What It Really Takes to Keep Systems Running
An application support engineer does far more than simply resolving tickets. They also proactively tackle bug fixes, roll out upgrades, and validate systems. But the challenge is the same: making sense of scattered, unstructured information to understand what’s going on and what might break next.
Clues are everywhere – and often nowhere
Each task involves a fair bit of detective work/sleuthing. The engineer has to piece together a clear picture using fragments from all over:
- Past tickets that might hold a clue
- User guides that show whether the application is being used as intended
- Configuration, integration, or customization guides (it might just be a setup issue)
- The original application requirements – is it a bug requiring a fix or merely expected behavior?
- And of course, the source code
It’s not just about fixing things. It’s about understanding systems well enough to apply the right patch — and anticipate what downstream components could be impacted. Most organizations rely on a ticketing system and a store of support history – whether that’s Azure DevOps, Jira, Trello, or another platform – but the depth and quality of documentation can vary wildly.
The job never seems done
Even when you’ve applied a fix or a workaround, you’re not done. You still need to explain what happened, and update the documentation and support playbooks stored in platforms like Confluence or SharePoint, for example. Then, tweak the onboarding manual so others don’t hit the same wall.
Why the pressure never lets up
Then comes the Root Cause Analysis: a deep dive into why it happened and how to prevent it. That means pulling evidence from those same fragmented sources – again.
It’s no wonder support is seen as one of the most stressful jobs in tech. For many, it’s but the first step towards a career in engineering. The churn rate is high, documentation frequently out-of-date, and systems more and more complex.
In this environment, knowledge quickly slips through the cracks unless it’s captured and made accessible. Structured knowledge bases and disciplined documentation practices are essential—but they’re not enough. The real breakthrough is how GenAI tools like Lumea help teams navigate complex systems and enable even inexperienced juniors to find the answers they need—fast.
Tools Often Don’t Play Well Together
A big part of support work involves sifting through unstructured data such as logs, tickets, wikis, code, and more. And LLMs are ideally suited to parsing scattered, messy information and drawing useful connections.
The real issue isn’t whether GenAI can help. We’ve already proven that it can with Lumea.
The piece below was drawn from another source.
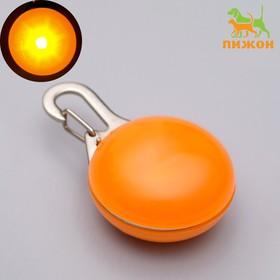 """Маячок """"Сфера"""", 3 режима свечения, оранжевый"""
The problem is that most GenAI tools don’t connect to the systems engineers rely on and they don’t work well together. The result is more context switching, more manual effort, and still no clear answers. These platforms weren’t designed with support workflows in mind — and that’s why they fall short. We explore that below.
Knowledge base platforms
The AI-powered functionality of these platforms allows you to search stored knowledge using natural language. That’s useful – if you’re only looking for documents. But support engineers often need more than that. These tools typically can’t search outside the knowledge base – like past tickets, for example.
Ticketing systems
Examples: Jira Helpdesk, Azure DevOps, ServiceNow, Linear, Trello
Most ticketing platforms now support natural language searches – usually to retrieve past tickets. That’s helpful – but still limited. These tools can’t search outside the ticketing system, so they miss relevant documentation and code that could explain the issue.
General-purpose AI assistants
Examples: ChatGPT, Claue.ai, Gemini, etc.
These can help – but only if you feed them the right context.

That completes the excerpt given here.